David Greene <greened@obbligato.org> writes:

> From: "David A. Greene" <greened@obbligato.org>
>
> Remove --annotate.  This obviates the need for an --unannotate
> command, which is both an obvious addition and difficult to define
> due to the numerous ways one might want to specify how to edit
> commit messages.  git has other tools more suited to rewriting
> commit messages and it's easy enough to use them after a subtree
> split.  Such tools include filter-branch, rebase -i and
> commit --amend.

I do not think that "there are other ways to do this" is a good
justification for removing a feature, unless it can be shown that
nobody is using it, of course.

> @@ -319,7 +315,7 @@ copy_commit()
>  			GIT_COMMITTER_NAME \
>  			GIT_COMMITTER_EMAIL \
>  			GIT_COMMITTER_DATE
> -		(printf "%s" "$annotate"; cat ) |
> +		(echo -n ""; cat ) |

I can see that by changing "printf something" with 'echo -n ""', you
are making it clear that we are stopping to add that something to
the pipeline, but (1) I think the intended effect of running 'echo
-n' on an empty string is to do nothing, and (2) 'echo -n' is not
portable [*1*], so this leaves a puzzling code that makes future
readers scratch their heads.

I wonder why this cannot be simply the removal of the entire line,
making the resulting implementation more like this:

                git log -1 --pretty=format:... "$1" |
                (
                        read ... various variables ...
                        export ... various variables ...
        -		(printf "%s" "$annotate"; cat ) |
                        git commit-tree "$2" $3 # reads the rest of stdin
                ) || die "cannot copy"

That is, just feed the remainder of what is coming directly to the
command?

[Footnote]

*1* http://pubs.opengroup.org/onlinepubs/9699919799/utilities/echo.html

says """Implementations shall not support any options."""; '-n'
comes from BSD and SysV way of supressing the final newline is to
end the string with "\c".

^ permalink raw reply	[flat|nested] 8+ messages in thread

* Re: [PATCH] contrib/subtree: Remove --annotate
  2016-01-05 17:33   ` Junio C Hamano
@ 2016-01-05 21:35     ` David A. Greene
  2016-01-15 18:54       ` Junio C Hamano
  0 siblings, 1 reply; 8+ messages in thread
From: David A. Greene @ 2016-01-05 21:35 UTC (permalink / raw)
  To: Junio C Hamano
  Cc: git, techlivezheng, alex.crezoff, davvid, cbailey32, danny0838,
	prohaska, th.acker, sschuberth, peff, gitter.spiros, nod.helm

Junio C Hamano <gitster@pobox.com> writes:

> David Greene <greened@obbligato.org> writes:
>
>> From: "David A. Greene" <greened@obbligato.org>
>>
>> Remove --annotate.  This obviates the need for an --unannotate
>> command, which is both an obvious addition and difficult to define
>> due to the numerous ways one might want to specify how to edit
>> commit messages.  git has other tools more suited to rewriting
>> commit messages and it's easy enough to use them after a subtree
>> split.  Such tools include filter-branch, rebase -i and
>> commit --amend.
>
> I do not think that "there are other ways to do this" is a good
> justification for removing a feature, unless it can be shown that
> nobody is using it, of course.

I thought you might say that.  :)

I honestly don't know how much it's used.  Obviously someone uses it
because we got a request a couple of years ago for an --unannotate
option and the ensuing discussion made it clear that that's not a
trivial thing.

The original author is not active anymore so I don't even know why it
was added in the first place.  I don't know how to get data about usage.

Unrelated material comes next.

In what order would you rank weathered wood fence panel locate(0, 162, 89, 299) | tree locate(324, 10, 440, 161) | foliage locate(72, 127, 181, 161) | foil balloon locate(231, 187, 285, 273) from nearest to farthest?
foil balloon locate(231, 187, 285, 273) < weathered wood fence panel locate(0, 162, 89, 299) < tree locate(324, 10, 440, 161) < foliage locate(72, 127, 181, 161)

I'm in the process of getting git-subtree into shape so it can move out
of contrib into the main area.  Is there a policy for interface changes
to things in contrib?

There are a few other things I'm working on that will involve slight
semantic changes.  I was planning to do those similarly to how push
changed with git 2.0.  Make the current behavior default, emit a warning
and switch the default after a few releases.  This is all being done to
make git-subtree faster, take advanted of new git features since it was
opriginally written and generally make it more solid and predictable.  I
could do the deprecate/remote thing with --annotate if that sounds
better to you.

My thinking on this change runs as follows:

- --annotate isn't as powerful/flexible as other git commit message
  rewrite tools.

- Its obvious pair feature --unannotate isn't trivial to do -- people
  didn't even agree on what it *should* do.  It won't be added any
  time soon, if at all, so don't advertise something that naturally
  leads people to request it.

- We really shouldn't lie about the state of this.  --annotate feels
  tacked-on and incomplete.  It would be best to not have it at all if
  we can't do it right.

- Better to make the change now before moving out of contrib.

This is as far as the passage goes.